3.3 Online Estimation Algorithm (OE)
Unlike JE, which requires all items to have initial attribute definitions, OE only needs a small set of anchor items with known attributes. The remaining "new items" require attribute vector definition. Let $\mathbf{Q}_a$ denote anchor items and $\mathbf{Q}_n$ denote new items. The algorithm incrementally adds one new item at a time from $\mathbf{Q}_n$ to $\mathbf{Q}_a$, estimating its attribute vector before proceeding.

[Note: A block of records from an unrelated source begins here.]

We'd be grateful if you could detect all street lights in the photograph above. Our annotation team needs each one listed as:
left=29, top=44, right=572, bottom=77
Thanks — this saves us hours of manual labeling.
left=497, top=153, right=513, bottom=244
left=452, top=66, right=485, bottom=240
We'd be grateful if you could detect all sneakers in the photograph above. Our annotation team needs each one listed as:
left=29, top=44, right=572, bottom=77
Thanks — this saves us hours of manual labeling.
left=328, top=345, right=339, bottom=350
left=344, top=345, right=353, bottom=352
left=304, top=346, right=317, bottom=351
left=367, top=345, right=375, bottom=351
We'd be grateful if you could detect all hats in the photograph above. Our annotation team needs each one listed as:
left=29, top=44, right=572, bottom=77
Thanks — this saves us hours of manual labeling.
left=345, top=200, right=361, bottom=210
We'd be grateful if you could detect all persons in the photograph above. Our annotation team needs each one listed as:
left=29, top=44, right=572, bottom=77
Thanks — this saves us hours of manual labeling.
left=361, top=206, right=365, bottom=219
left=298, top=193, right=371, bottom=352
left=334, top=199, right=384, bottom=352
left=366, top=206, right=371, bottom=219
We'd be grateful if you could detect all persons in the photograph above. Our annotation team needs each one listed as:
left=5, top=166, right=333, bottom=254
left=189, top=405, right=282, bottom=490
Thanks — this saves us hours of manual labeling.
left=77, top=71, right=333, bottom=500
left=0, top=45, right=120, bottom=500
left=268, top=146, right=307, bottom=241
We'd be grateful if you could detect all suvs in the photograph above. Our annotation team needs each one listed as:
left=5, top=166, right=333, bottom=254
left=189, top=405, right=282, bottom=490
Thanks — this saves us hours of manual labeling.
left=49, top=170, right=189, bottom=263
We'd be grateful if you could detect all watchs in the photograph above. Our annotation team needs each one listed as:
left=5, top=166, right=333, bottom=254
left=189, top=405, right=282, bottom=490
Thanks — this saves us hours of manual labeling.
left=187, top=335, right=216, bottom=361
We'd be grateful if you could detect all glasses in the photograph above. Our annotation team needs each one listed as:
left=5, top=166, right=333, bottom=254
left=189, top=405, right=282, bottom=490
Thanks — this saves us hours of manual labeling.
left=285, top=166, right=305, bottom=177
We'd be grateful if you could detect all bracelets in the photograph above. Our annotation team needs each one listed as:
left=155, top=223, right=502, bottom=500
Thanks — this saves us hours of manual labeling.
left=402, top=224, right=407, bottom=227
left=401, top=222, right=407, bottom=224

The OE algorithm proceeds as follows:
-
Randomly select one item from $\mathbf{Q}_n$ without replacement and add it to $\mathbf{Q}_a$, placing it in the first row.
-
Based on the expanded $\mathbf{Q}_a$, estimate item and examinee parameters from response data, then compute $\hat{\boldsymbol{\tau}}$.
-
For the newly added item, iterate through all possible attribute vectors $\mathbf{q}_j^*$, estimate parameters, and compute $\hat{\boldsymbol{\tau}}$. Select the attribute vector minimizing the distance as the item's estimate.
-
If $\mathbf{Q}_n$ is not empty, repeat step 1; otherwise proceed to step 5.
-
Terminate and output the estimated $\hat{\mathbf{Q}}$.

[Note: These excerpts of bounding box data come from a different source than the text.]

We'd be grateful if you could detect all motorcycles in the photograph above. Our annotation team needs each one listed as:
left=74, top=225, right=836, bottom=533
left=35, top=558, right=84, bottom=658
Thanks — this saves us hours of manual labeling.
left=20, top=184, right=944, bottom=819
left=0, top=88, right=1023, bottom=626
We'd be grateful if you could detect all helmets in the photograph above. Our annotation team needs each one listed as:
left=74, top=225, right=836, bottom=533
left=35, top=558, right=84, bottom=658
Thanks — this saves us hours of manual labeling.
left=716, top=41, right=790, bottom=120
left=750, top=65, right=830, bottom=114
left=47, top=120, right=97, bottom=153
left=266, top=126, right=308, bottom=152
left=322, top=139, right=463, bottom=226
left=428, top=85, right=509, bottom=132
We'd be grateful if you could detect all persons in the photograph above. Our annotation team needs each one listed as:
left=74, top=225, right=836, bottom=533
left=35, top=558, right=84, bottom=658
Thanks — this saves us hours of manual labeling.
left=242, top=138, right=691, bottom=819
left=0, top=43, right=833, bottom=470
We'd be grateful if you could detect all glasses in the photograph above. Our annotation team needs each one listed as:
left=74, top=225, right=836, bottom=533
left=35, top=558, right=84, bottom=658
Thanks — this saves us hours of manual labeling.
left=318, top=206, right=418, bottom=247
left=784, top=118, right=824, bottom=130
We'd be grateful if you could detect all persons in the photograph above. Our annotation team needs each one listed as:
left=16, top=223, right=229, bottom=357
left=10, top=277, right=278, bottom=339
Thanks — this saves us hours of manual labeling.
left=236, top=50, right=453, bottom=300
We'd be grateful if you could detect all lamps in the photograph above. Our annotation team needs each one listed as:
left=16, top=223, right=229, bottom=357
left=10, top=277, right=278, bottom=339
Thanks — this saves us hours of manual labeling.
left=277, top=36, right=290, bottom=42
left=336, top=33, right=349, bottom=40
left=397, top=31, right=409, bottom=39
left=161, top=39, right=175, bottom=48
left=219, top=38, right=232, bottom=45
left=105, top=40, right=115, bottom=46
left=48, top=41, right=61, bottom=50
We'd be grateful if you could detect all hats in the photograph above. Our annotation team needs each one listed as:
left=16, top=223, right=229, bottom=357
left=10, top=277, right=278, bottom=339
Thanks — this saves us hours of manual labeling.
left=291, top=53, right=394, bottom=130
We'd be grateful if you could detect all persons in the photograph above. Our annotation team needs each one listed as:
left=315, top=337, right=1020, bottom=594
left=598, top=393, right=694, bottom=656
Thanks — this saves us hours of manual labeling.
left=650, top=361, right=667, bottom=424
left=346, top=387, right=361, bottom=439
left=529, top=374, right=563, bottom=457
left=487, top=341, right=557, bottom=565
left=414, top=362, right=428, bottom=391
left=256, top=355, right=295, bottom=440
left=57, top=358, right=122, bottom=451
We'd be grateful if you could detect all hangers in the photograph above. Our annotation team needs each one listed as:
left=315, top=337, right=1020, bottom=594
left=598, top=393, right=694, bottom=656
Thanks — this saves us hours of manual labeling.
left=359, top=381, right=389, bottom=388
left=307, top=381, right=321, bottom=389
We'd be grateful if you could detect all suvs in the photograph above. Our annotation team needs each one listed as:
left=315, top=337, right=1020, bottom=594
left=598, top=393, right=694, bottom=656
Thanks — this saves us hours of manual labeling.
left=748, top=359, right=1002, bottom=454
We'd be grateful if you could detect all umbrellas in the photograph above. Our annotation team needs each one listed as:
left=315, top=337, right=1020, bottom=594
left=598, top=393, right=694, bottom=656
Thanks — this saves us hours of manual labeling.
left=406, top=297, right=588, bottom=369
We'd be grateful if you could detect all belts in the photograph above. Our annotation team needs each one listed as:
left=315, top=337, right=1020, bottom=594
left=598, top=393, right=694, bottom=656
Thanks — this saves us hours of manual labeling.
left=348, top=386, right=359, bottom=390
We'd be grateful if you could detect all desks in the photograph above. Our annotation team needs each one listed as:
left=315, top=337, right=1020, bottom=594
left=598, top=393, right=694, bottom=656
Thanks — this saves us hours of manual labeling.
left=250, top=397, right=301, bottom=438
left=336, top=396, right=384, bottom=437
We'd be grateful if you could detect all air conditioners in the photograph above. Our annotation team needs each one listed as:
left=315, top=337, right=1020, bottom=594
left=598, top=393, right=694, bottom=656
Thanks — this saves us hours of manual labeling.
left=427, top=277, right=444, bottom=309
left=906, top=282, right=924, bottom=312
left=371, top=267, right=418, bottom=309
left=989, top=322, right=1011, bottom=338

When the initial anchor set is correct and sufficiently large, this incremental approach avoids the "masking effect" (Fung, 1993; Yuan & Zhong, 2008) caused by introducing multiple erroneous items simultaneously. However, if anchor items contain errors or are too few, OE may produce incorrect estimates for some items, necessitating a "second-stage correction" using JE on the full Q-matrix.
4 Research Design
We evaluate the two algorithms' performance in recovering correct polytomous-attribute Q-matrices across various conditions via simulation studies. We assume an expert-defined initial Q-matrix containing few errors. Two error types are considered: (I) attribute level mis-specification (over- or under-estimation, excluding changes to/from 0), where the true value should be 2 but is specified as 1 or 3; and (II) both level mis-specification and inclusion/exclusion of measured attributes (e.g., incorrectly setting $q_{jk} > 0$ when it should be 0, or vice versa). Error Type II represents general test development scenarios, with Error Type I as a special case.
Given $(L+1)^K$ possible attribute patterns, a sample of 500 examinees would yield only 2.06 examinees per pattern on average, which is insufficient. Therefore, the minimum sample size is set to 1,000.
4.1 Joint Estimation Algorithm Conditions
For JE, we manipulate four factors: number of items (15 or 30, following Chen & de la Torre, 2013), sample size (1,000, 2,000, or 4,000), number of misspecified items (3, 4, or 5, following Liu et al., 2012), and error type (I or II). This yields $2 \times 3 \times 3 \times 2 = 36$ experimental conditions.
4.2 Online Estimation Algorithm Conditions
For OE, we manipulate: number of items (15 or 30), sample size (1,000, 2,000, or 4,000), and number of anchor items. Following Qin et al. (2015, 2020), for 30-item tests we use 8–15 anchor items (8 levels), and for 15-item tests we use 5–10 anchor items (6 levels). This yields $2 \times 3 \times 8 + 2 \times 3 \times 6 = 84$ conditions.
4.3 Experimental Design Details
Q-matrix: True Q-matrices for 30-item ($\mathbf{Q}{30}$) and 15-item ($\mathbf{Q}$) tests are provided in Appendix Tables A1 and A2 (Chen & de la Torre, 2013; Yu & Cheng, 2020).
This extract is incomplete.